On his Pre-Fall mood board, pride of place was given to a portrait of the legendary editor Diana Vreeland, looking divine in a sumptuous Japanese kimono printed with mythological animals. The image served as an inspiration for the elaborate patterns of a high-definition silk jacquard, so vibrant and glossy they looked like digital prints. Teodoro cut the fabric into a sleek double-breasted tuxedo suit with slim cropped pants, as well as a masculine trench with inserts of military green silk faille. Crisp, shiny surfaces like duchesse satin and gazar are the designer’s favorite; a short tunic in saffron or dusty pink taffeta was lightly padded, for comfort and for a novel look. Worn with a burgundy turtleneck underneath, it had modern, day-to-night ease.

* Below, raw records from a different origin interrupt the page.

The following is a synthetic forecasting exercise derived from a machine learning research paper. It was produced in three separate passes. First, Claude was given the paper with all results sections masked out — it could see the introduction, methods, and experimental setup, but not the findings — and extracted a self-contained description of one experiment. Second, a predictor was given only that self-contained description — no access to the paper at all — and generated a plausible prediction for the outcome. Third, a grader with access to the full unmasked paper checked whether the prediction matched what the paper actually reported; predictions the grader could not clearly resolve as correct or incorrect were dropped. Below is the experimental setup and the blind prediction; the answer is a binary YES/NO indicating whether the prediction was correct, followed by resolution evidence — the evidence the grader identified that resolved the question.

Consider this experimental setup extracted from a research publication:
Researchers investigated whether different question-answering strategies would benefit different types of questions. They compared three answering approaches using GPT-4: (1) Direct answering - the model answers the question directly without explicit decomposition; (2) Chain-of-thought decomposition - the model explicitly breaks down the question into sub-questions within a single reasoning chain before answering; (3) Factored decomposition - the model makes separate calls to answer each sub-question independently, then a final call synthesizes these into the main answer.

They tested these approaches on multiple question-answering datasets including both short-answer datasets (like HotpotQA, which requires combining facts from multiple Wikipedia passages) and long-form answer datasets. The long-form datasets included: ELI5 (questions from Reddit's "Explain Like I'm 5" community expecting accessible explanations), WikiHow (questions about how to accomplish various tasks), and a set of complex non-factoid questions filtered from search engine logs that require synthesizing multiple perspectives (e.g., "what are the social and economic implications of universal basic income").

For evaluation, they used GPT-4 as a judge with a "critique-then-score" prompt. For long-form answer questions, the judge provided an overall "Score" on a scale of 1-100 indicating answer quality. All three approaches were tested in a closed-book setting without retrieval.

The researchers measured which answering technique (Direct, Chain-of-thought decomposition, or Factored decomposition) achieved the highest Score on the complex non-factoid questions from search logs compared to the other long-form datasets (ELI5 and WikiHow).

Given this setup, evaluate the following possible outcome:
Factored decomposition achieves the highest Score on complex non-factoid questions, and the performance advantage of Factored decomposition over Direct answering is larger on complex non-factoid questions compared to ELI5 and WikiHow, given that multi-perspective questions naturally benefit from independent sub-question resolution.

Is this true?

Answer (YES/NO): YES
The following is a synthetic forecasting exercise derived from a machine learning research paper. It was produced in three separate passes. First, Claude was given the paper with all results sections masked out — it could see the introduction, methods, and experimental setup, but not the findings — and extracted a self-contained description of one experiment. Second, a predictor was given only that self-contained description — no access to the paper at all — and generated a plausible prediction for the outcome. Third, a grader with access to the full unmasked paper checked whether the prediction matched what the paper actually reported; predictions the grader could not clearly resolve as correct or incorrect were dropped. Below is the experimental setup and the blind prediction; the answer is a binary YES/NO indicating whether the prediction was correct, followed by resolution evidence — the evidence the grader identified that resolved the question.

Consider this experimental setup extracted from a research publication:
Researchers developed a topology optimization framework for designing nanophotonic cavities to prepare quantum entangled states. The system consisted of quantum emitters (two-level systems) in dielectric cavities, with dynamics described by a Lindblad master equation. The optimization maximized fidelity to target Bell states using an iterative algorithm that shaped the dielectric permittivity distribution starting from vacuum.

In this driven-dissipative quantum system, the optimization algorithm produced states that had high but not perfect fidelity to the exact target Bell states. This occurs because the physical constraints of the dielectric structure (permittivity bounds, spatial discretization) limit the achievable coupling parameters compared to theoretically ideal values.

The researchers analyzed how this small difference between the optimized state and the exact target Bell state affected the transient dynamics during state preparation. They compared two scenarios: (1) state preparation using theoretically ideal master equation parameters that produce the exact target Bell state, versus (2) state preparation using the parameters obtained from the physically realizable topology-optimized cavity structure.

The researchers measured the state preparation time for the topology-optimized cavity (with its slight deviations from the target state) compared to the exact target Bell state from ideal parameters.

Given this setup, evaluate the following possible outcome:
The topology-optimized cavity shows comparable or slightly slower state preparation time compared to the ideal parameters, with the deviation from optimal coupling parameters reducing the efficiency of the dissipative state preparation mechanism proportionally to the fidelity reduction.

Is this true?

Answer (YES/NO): NO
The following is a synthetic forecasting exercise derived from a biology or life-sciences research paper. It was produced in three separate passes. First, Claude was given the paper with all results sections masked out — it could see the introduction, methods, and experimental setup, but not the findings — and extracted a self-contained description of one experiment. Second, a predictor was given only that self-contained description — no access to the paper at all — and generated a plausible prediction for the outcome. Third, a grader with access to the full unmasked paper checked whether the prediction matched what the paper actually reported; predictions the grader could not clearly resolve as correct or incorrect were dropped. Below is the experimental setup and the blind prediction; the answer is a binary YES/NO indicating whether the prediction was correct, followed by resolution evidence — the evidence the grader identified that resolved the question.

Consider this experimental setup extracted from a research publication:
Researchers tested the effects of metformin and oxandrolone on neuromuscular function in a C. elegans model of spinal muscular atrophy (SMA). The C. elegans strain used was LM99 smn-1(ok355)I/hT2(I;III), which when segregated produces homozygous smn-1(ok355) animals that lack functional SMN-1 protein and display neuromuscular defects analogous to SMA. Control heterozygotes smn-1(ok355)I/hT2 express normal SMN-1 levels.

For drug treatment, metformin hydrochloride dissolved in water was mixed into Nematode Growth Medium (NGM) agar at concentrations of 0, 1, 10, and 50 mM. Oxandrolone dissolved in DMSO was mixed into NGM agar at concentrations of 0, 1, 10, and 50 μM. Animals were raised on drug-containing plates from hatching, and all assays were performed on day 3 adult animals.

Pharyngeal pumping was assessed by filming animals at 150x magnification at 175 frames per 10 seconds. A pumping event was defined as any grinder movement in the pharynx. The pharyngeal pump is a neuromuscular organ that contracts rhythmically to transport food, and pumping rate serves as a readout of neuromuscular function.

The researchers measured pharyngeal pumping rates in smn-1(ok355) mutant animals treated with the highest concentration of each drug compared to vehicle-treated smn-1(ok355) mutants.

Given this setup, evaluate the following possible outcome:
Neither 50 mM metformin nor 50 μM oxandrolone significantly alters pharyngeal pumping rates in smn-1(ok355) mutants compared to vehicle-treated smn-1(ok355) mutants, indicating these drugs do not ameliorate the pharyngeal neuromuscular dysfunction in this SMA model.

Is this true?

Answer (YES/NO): NO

The same feel of chic practicality was evident in the collection’s focus on outerwear, its sporty vibe almost completely diluted by the use of rich brocades or luxurious double cashmeres and wools. Shapes were mostly trapeze cut and kept linear and sleek, with a hint of the ’60s. Case in point was a chic hooded overcoat, made in a quilted silk jacquard in shades of bronze and golden green; it looked as simple and functional as it was stylish. “I love glamour,” said Teodoro, “minus the drama.”